[What needs to be done] Write out all of the material below again, swapping "jacket sleeve" for "coat sleeve" wherever it occurs and keeping everything else the same. Leave the pictures out of your answer.

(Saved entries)
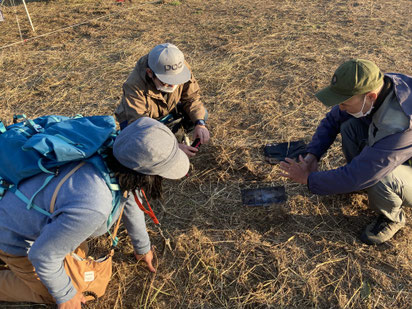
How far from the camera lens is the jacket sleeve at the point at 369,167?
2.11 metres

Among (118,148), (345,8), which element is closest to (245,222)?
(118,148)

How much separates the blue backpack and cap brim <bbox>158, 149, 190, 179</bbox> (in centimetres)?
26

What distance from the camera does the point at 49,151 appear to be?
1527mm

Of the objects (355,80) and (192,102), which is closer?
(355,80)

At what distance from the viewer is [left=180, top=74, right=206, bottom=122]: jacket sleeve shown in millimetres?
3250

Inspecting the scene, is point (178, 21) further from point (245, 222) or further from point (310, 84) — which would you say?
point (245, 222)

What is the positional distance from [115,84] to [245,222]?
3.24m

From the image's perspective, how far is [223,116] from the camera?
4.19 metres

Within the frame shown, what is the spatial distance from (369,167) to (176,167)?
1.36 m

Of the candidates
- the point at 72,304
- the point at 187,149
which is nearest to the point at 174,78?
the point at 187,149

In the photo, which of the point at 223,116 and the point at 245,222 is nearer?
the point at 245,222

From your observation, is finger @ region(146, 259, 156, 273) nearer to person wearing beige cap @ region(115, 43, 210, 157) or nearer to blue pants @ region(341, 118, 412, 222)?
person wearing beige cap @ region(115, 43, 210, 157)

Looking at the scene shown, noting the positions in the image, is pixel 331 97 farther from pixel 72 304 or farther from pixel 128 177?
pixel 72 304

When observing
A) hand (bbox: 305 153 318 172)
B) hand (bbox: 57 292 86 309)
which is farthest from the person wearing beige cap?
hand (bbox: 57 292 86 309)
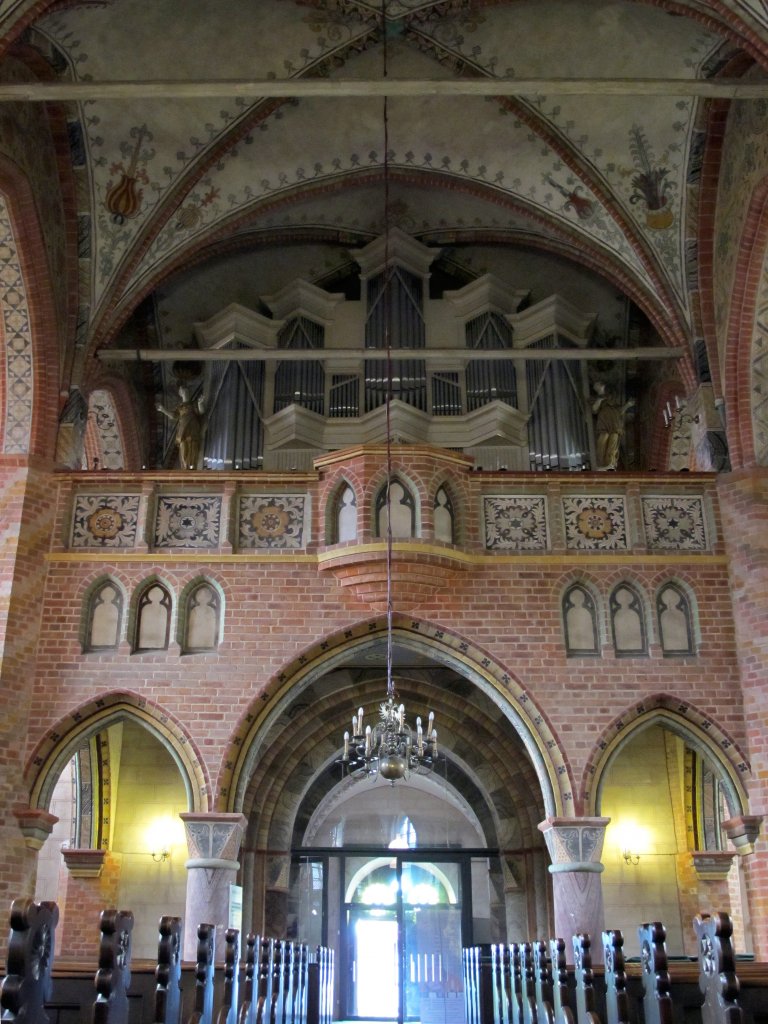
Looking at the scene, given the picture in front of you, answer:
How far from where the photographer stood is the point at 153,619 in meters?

[Output]
How far from the camera lens is the coat sleeve at the point at 369,167?
2.11 metres

Among (118,148), (345,8), which element is closest to (245,222)?
(118,148)

How much separates the blue backpack and cap brim <bbox>158, 149, 190, 179</bbox> (in centimetres)?
26

What distance from the camera does the point at 49,151 appear to be?
1527mm

Of the objects (355,80) and (192,102), which is closer?
(355,80)

At what distance from the viewer is [left=180, top=74, right=206, bottom=122]: coat sleeve shown in millimetres?
3250

Inspecting the scene, is point (178, 21) further from point (245, 222) or further from point (310, 84) — which would you say?
point (245, 222)

What is the positional distance from [115,84] to [245,222]?
3.24m

From the image's perspective, how far is [223,116] from the camera?
4.19 metres

Within the frame shown, what is the spatial distance from (369,167) to (176,167)?
1.36 m

Of the candidates
- the point at 72,304
- the point at 187,149
which is nearest to the point at 174,78?
the point at 187,149

In the photo, which of the point at 223,116 and the point at 245,222 is nearer?
the point at 245,222

From your observation, is finger @ region(146, 259, 156, 273) nearer to person wearing beige cap @ region(115, 43, 210, 157) or nearer to blue pants @ region(341, 118, 412, 222)?
person wearing beige cap @ region(115, 43, 210, 157)

Looking at the scene shown, noting the positions in the image, is pixel 331 97 farther from pixel 72 304 or farther from pixel 128 177?
pixel 72 304

When observing
A) hand (bbox: 305 153 318 172)
B) hand (bbox: 57 292 86 309)
which is farthest from the person wearing beige cap?
hand (bbox: 57 292 86 309)
Looking at the scene, given the picture in front of you, answer:
How far from where the photographer stood is the point at 153,619 in meters?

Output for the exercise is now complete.